**Information supplied:**
++++++

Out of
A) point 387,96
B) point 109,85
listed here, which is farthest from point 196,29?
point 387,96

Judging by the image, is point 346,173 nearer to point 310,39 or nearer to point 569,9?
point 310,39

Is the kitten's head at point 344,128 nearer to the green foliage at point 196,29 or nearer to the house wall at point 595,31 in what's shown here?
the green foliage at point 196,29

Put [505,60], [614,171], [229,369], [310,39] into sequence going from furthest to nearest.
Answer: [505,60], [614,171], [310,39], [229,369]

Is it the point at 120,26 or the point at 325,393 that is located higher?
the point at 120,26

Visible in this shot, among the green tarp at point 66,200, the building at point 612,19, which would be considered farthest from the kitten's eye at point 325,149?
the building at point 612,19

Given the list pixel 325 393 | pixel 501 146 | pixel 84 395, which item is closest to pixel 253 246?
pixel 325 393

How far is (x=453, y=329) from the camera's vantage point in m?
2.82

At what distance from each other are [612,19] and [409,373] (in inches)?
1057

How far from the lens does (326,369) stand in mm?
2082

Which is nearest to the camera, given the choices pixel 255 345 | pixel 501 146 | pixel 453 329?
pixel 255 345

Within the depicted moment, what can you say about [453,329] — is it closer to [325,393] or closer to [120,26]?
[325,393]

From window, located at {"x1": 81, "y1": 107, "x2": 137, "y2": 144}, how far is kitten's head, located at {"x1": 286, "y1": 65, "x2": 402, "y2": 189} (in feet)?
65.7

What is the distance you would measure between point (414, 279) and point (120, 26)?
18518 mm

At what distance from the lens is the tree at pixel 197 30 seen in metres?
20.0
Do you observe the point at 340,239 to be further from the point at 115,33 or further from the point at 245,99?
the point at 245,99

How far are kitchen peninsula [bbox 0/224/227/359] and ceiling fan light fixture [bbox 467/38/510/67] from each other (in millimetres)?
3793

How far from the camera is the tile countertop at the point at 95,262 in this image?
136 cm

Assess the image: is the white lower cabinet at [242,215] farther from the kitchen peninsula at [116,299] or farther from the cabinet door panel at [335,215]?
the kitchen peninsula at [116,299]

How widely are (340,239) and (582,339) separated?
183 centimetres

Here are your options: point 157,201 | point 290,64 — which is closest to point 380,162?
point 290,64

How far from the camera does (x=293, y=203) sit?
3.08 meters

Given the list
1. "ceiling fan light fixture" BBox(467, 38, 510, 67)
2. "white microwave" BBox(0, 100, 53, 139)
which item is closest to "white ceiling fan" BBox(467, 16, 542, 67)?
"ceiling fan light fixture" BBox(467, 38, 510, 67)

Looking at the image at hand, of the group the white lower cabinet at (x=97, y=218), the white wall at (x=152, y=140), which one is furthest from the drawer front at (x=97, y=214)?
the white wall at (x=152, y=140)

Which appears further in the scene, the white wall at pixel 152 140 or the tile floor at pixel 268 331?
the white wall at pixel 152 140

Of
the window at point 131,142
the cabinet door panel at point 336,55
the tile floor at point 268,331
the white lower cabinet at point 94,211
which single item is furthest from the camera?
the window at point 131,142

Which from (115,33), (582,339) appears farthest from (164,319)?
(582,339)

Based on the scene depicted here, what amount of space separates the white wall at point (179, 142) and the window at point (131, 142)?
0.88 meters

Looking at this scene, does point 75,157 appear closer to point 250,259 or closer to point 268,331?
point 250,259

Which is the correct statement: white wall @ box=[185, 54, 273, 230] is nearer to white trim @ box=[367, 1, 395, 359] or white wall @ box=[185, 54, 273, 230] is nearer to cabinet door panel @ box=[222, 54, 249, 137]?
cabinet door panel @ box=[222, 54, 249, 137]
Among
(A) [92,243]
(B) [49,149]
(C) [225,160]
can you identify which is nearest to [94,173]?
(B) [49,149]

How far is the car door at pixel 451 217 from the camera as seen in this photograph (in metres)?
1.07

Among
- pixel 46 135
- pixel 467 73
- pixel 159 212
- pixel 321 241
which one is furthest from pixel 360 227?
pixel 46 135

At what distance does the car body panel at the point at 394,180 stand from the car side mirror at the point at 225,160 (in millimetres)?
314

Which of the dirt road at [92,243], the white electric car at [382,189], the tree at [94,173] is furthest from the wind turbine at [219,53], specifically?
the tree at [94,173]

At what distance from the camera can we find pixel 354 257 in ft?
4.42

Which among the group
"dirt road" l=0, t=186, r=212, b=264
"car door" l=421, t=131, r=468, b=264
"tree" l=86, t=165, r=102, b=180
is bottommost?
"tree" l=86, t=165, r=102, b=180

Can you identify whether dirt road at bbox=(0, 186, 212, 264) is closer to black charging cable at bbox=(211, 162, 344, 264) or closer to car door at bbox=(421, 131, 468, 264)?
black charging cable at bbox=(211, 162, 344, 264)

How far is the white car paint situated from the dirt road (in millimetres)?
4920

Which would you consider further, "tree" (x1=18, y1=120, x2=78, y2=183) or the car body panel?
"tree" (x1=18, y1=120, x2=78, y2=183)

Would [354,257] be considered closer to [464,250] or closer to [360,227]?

++++++

**Your objective:**
Convert all the rows above into a JSON list of strings, one string per line, leaving out blank lines.

**Solution to this exercise:**
[
  "Out of",
  "A) point 387,96",
  "B) point 109,85",
  "listed here, which is farthest from point 196,29?",
  "point 387,96",
  "Judging by the image, is point 346,173 nearer to point 310,39 or nearer to point 569,9?",
  "point 310,39",
  "Is the kitten's head at point 344,128 nearer to the green foliage at point 196,29 or nearer to the house wall at point 595,31 in what's shown here?",
  "the green foliage at point 196,29",
  "Put [505,60], [614,171], [229,369], [310,39] into sequence going from furthest to nearest.",
  "Answer: [505,60], [614,171], [310,39], [229,369]",
  "Is it the point at 120,26 or the point at 325,393 that is located higher?",
  "the point at 120,26",
  "Visible in this shot, among the green tarp at point 66,200, the building at point 612,19, which would be considered farthest from the kitten's eye at point 325,149?",
  "the building at point 612,19",
  "Given the list pixel 325 393 | pixel 501 146 | pixel 84 395, which item is closest to pixel 253 246?",
  "pixel 325 393",
  "How far is (x=453, y=329) from the camera's vantage point in m?",
  "2.82",
  "At what distance from each other are [612,19] and [409,373] (in inches)?",
  "1057",
  "How far from the lens does (326,369) stand in mm?",
  "2082",
  "Which is nearest to the camera, given the choices pixel 255 345 | pixel 501 146 | pixel 453 329?",
  "pixel 255 345",
  "Within the depicted moment, what can you say about [453,329] — is it closer to [325,393] or closer to [120,26]?",
  "[325,393]",
  "From window, located at {\"x1\": 81, \"y1\": 107, \"x2\": 137, \"y2\": 144}, how far is kitten's head, located at {\"x1\": 286, \"y1\": 65, \"x2\": 402, \"y2\": 189} (in feet)?",
  "65.7",
  "What is the distance you would measure between point (414, 279) and point (120, 26)?",
  "18518 mm",
  "At what distance from the lens is the tree at pixel 197 30 seen in metres?",
  "20.0",
  "Do you observe the point at 340,239 to be further from the point at 115,33 or further from the point at 245,99?",
  "the point at 245,99",
  "How far are kitchen peninsula [bbox 0/224/227/359] and ceiling fan light fixture [bbox 467/38/510/67] from each other (in millimetres)?",
  "3793",
  "How far from the camera is the tile countertop at the point at 95,262 in this image?",
  "136 cm",
  "Assess the image: is the white lower cabinet at [242,215] farther from the kitchen peninsula at [116,299] or farther from the cabinet door panel at [335,215]?",
  "the kitchen peninsula at [116,299]",
  "How widely are (340,239) and (582,339) separated?",
  "183 centimetres",
  "Here are your options: point 157,201 | point 290,64 — which is closest to point 380,162?",
  "point 290,64",
  "How far from the camera does (x=293, y=203) sit?",
  "3.08 meters",
  "Given the list",
  "1. \"ceiling fan light fixture\" BBox(467, 38, 510, 67)",
  "2. \"white microwave\" BBox(0, 100, 53, 139)",
  "which item is closest to \"white ceiling fan\" BBox(467, 16, 542, 67)?",
  "\"ceiling fan light fixture\" BBox(467, 38, 510, 67)",
  "Looking at the image at hand, of the group the white lower cabinet at (x=97, y=218), the white wall at (x=152, y=140), which one is furthest from the drawer front at (x=97, y=214)?",
  "the white wall at (x=152, y=140)",
  "Which appears further in the scene, the white wall at pixel 152 140 or the tile floor at pixel 268 331?",
  "the white wall at pixel 152 140",
  "Of",
  "the window at point 131,142",
  "the cabinet door panel at point 336,55",
  "the tile floor at point 268,331",
  "the white lower cabinet at point 94,211",
  "which single item is furthest from the camera?",
  "the window at point 131,142",
  "Which from (115,33), (582,339) appears farthest from (164,319)?",
  "(582,339)",
  "Based on the scene depicted here, what amount of space separates the white wall at point (179, 142) and the window at point (131, 142)?",
  "0.88 meters",
  "Looking at this scene, does point 75,157 appear closer to point 250,259 or closer to point 268,331?",
  "point 250,259",
  "Which is the correct statement: white wall @ box=[185, 54, 273, 230] is nearer to white trim @ box=[367, 1, 395, 359] or white wall @ box=[185, 54, 273, 230] is nearer to cabinet door panel @ box=[222, 54, 249, 137]?",
  "cabinet door panel @ box=[222, 54, 249, 137]",
  "Among",
  "(A) [92,243]",
  "(B) [49,149]",
  "(C) [225,160]",
  "can you identify which is nearest to [94,173]?",
  "(B) [49,149]",
  "How far is the car door at pixel 451 217 from the camera as seen in this photograph (in metres)?",
  "1.07",
  "Among",
  "- pixel 46 135",
  "- pixel 467 73",
  "- pixel 159 212",
  "- pixel 321 241",
  "which one is furthest from pixel 360 227?",
  "pixel 46 135",
  "At what distance does the car body panel at the point at 394,180 stand from the car side mirror at the point at 225,160 (in millimetres)?",
  "314",
  "Which of the dirt road at [92,243], the white electric car at [382,189], the tree at [94,173] is furthest from the wind turbine at [219,53], specifically?",
  "the tree at [94,173]",
  "At what distance from the camera can we find pixel 354 257 in ft?",
  "4.42",
  "Which among the group",
  "\"dirt road\" l=0, t=186, r=212, b=264",
  "\"car door\" l=421, t=131, r=468, b=264",
  "\"tree\" l=86, t=165, r=102, b=180",
  "is bottommost?",
  "\"tree\" l=86, t=165, r=102, b=180",
  "Can you identify whether dirt road at bbox=(0, 186, 212, 264) is closer to black charging cable at bbox=(211, 162, 344, 264) or closer to car door at bbox=(421, 131, 468, 264)?",
  "black charging cable at bbox=(211, 162, 344, 264)",
  "How far is the white car paint situated from the dirt road (in millimetres)?",
  "4920",
  "Which would you consider further, \"tree\" (x1=18, y1=120, x2=78, y2=183) or the car body panel?",
  "\"tree\" (x1=18, y1=120, x2=78, y2=183)",
  "Would [354,257] be considered closer to [464,250] or closer to [360,227]?"
]